Text for analysis:
The seven suburbicarian dioceses (dioeceses suburbicariae, sedi suburbicarie) are Catholic dioceses located in the vicinity of Rome, whose (titular) bishops are the (now six) ordinary members of the highest-ranking order of cardinals, the cardinal bishops (to which the cardinal patriarchs were added). Pope Francis had, in addition, co-opted five cardinals of the Latin Church to join the ranks of the cardinal bishops.

Being awarded the title of a suburbicarian see is considered more an honor or prestige than aimed towards a functional intent.

== Seven suburbicarian sees ==
The suburbicarian dioceses have varied slightly over time and nowadays consist of:

| See | Cathedral | Incumbent | Appointed |
| Ostia | Santa Aurea (Ostia Antica) | Giovanni Battista Re | 2020 |
| Sabina–Poggio Mirteto | Poggio Mirteto Cathedral | 2002 |
| Velletri–Segni | Velletri Cathedral | Francis Arinze | 2005 |
| Porto–Santa Rufina | Cattedrale dei Sacri Cuori di Gesù e Maria (La Storta) | Beniamino Stella | 2020 |
| Frascati–Tusculum | Frascati Cathedral | Tarcisio Bertone | 2008 |
| Palestrina–Praeneste | Palestrina Cathedral | José Saraiva Martins | 2009 |
| Albano | Albano Cathedral (Albano Laziale) | Luis Antonio Tagle | 2025 |

The see of Ostia is conferred on the Dean of the College of Cardinals in addition to the see he already had. (Until 1914, the dean received the see of Ostia and Velletri in place of the see he had earlier. The sees of Ostia and Velletri were separated in 1914.) The cardinal-dean used to be the longest-serving cardinal bishop, but is now chosen by the six cardinal bishops with the approval of the Pope.

== Diocesan administration ==
The increasing involvement of the cardinal bishops in the administration of the papal curia resulted in a detachment from their dioceses. Therefore, some of them, in particular the cardinal-bishops of Sabina and Velletri, have for centuries had auxiliary bishops and in 1910 Pope Pius X's apostolic constitution Apostolicae Romanorum made this practice obligatory for all suburbicarian dioceses.

In 1962, Pope John XXIII in his decree Suburbicarii sedis made the cardinal bishops into titular bishops and made provision for the appointment of separate residential diocesan bishops for Velletri-Segni, Porto-Santa-Rufina, Frascati, Palestrina, Albano and Sabina. For the diocese of Ostia – the titular diocese of the dean of the College of Cardinals – no resident diocesan bishop was appointed; it is entrusted to an apostolic administrator, which is always the cardinal vicar of Rome. Though the diocesan bishops exercise all episcopal administrative functions, the cardinal bishops still formally take possession of their titular dioceses.

Task description: Please repeat the passage on the suburbicarian dioceses word for word, from "The see of Ostia is" to "all suburbicarian dioceses.". These rows have no connection to the passage on the suburbicarian dioceses.

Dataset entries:
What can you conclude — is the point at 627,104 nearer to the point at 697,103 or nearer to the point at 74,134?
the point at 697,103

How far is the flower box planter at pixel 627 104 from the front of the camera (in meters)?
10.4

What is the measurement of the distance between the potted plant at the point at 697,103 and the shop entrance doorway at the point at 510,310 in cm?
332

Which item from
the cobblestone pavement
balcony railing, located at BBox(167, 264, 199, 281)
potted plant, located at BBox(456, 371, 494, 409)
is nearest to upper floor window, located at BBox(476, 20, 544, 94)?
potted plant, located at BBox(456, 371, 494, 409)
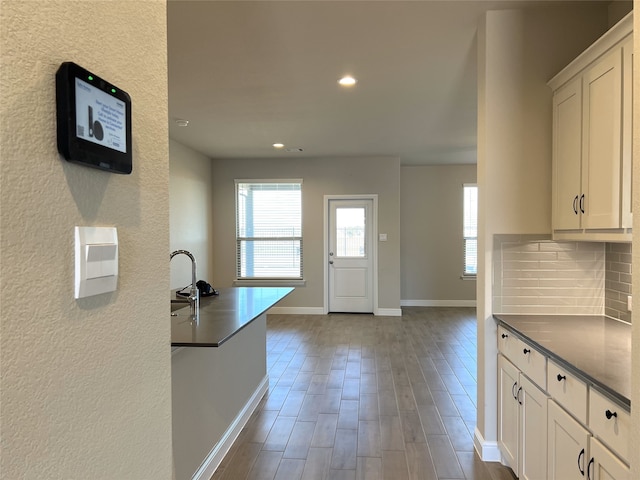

Exercise result:
The see of Ostia is conferred on the Dean of the College of Cardinals in addition to the see he already had. (Until 1914, the dean received the see of Ostia and Velletri in place of the see he had earlier. The sees of Ostia and Velletri were separated in 1914.) The cardinal-dean used to be the longest-serving cardinal bishop, but is now chosen by the six cardinal bishops with the approval of the Pope.

== Diocesan administration ==
The increasing involvement of the cardinal bishops in the administration of the papal curia resulted in a detachment from their dioceses. Therefore, some of them, in particular the cardinal-bishops of Sabina and Velletri, have for centuries had auxiliary bishops and in 1910 Pope Pius X's apostolic constitution Apostolicae Romanorum made this practice obligatory for all suburbicarian dioceses.